Purpose: We have shown previously that the 88 kDa glycoprotein PC cell-derived growth factor (PCDGF/GP88) is expressed and acts as an autocrine growth factor in human multiple myeloma cells. The present study investigates whether PCDGF/GP88 expression in multiple myeloma cells leads to the development of resistance to dexamethasone, a conventional drug for multiple myeloma patients.
Experimental design: PCDGF functions and signaling pathways in dexamethasone-induced apoptosis were studied using a representative dexamethasone-sensitive multiple myeloma cell line ARP-1. The effect of PCDGF/GP88 was further confirmed in PCDGF/GP88-overexpressed ARP-1 cells.

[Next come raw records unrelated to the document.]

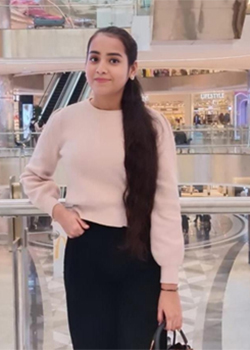 Best Computer courses in Pitampura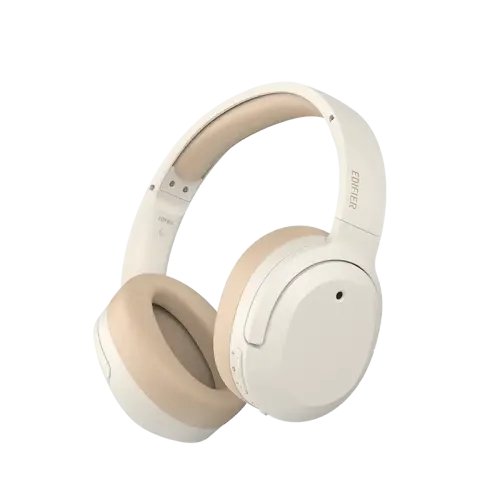 Edifier W820NB Plus Wireless Noise Cancellation Over-Ear Headphone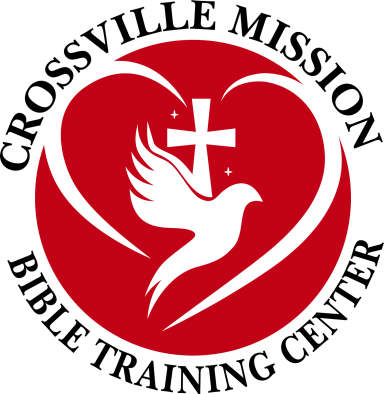 Crossville MBTC logo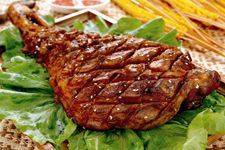 ���ȵ�����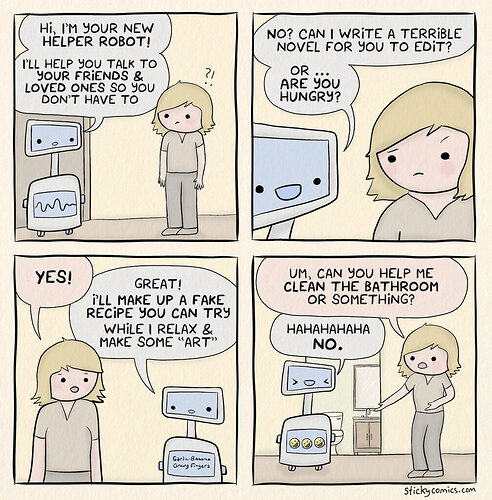 robot-is-not-useful-1008x1024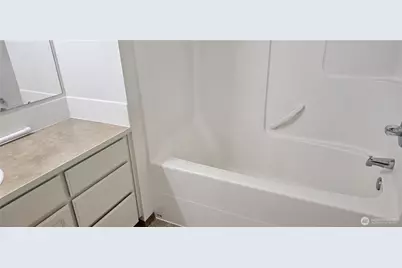 9131 Thea Rose Drive SE, Yelm, WA 98597 - Photo 24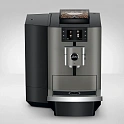 Кофемашина JURA X10 Dark Inox EB (15764) - 60 - Molodo
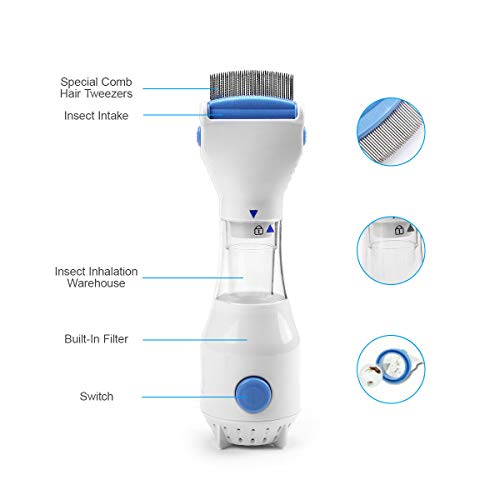 Tratamientos De Cabello, Baby Product Imagen adicional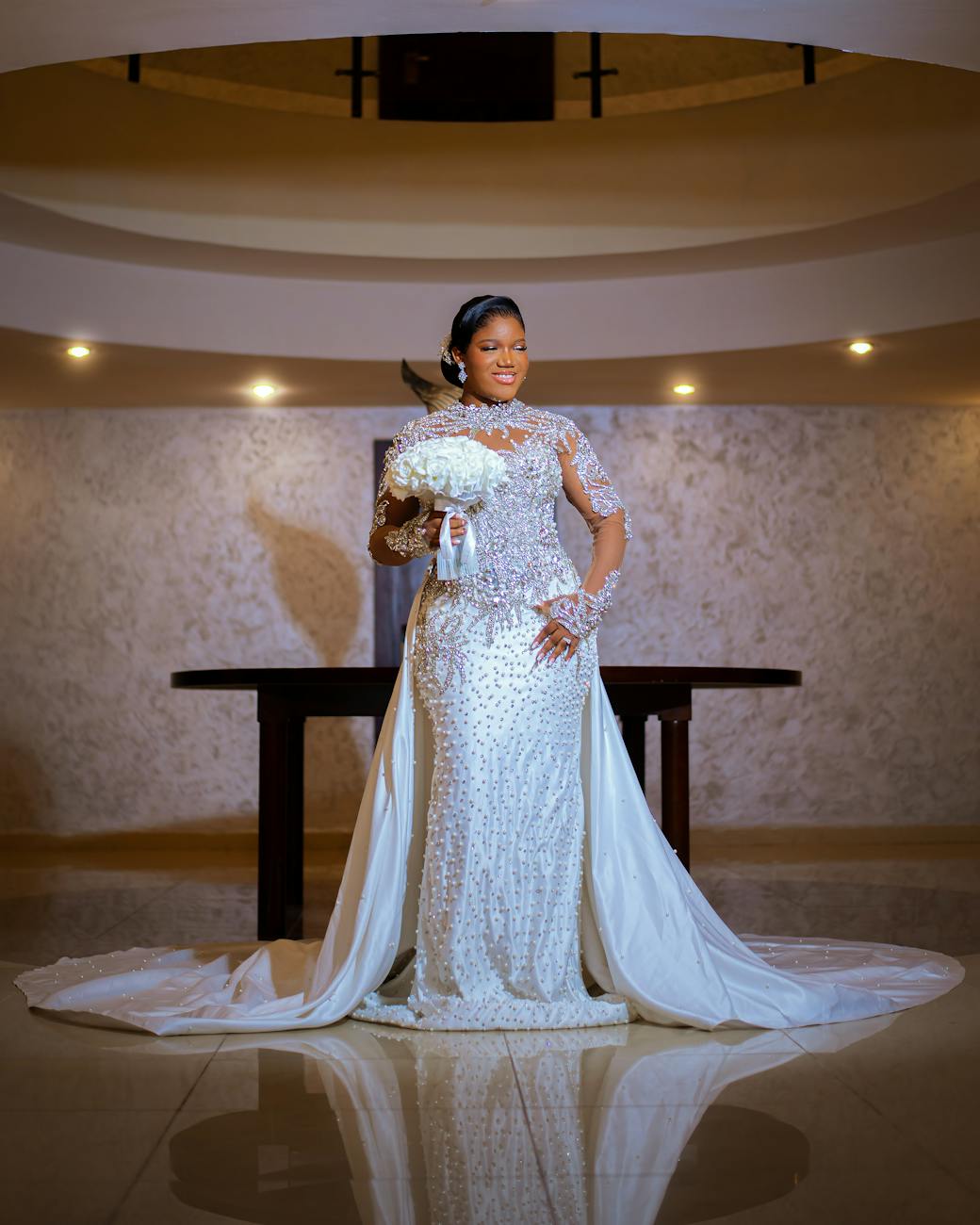 Gaine Amincissante Complète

Results: Dexamethasone inhibits cell growth and induces apoptosis in a time- and dose-dependent fashion. Exogenous addition of PCDGF/GP88 to the ARP-1 cells prevented dexamethasone-induced apoptosis as examined by flow cytometry analysis and poly(ADP-ribose)polymerase cleavage assay. Signaling studies showed that mitogen-activated protein kinase, phosphatidylinositol 3-kinase, and nuclear factor-kappaB were involved in the antiapoptotic effect of PCDGF/GP88. Overexpression of PCDGF/GP88 in ARP-1 cells rendered the cells refractory to dexamethasone-mediated apoptosis, enhanced their ability to form colonies in soft agar, and to form tumors in vivo without any change in glucocorticoid receptor expression and function.
Conclusion: These data suggest that expression of PCDGF/GP88 confers resistance to dexamethasone and increase tumorigenesis of multiple myeloma cells in mouse xenografts. Our data here also raises the possibility of PCDGF/GP88 as a potential therapeutic target for dexamethasone-resistant multiple myeloma.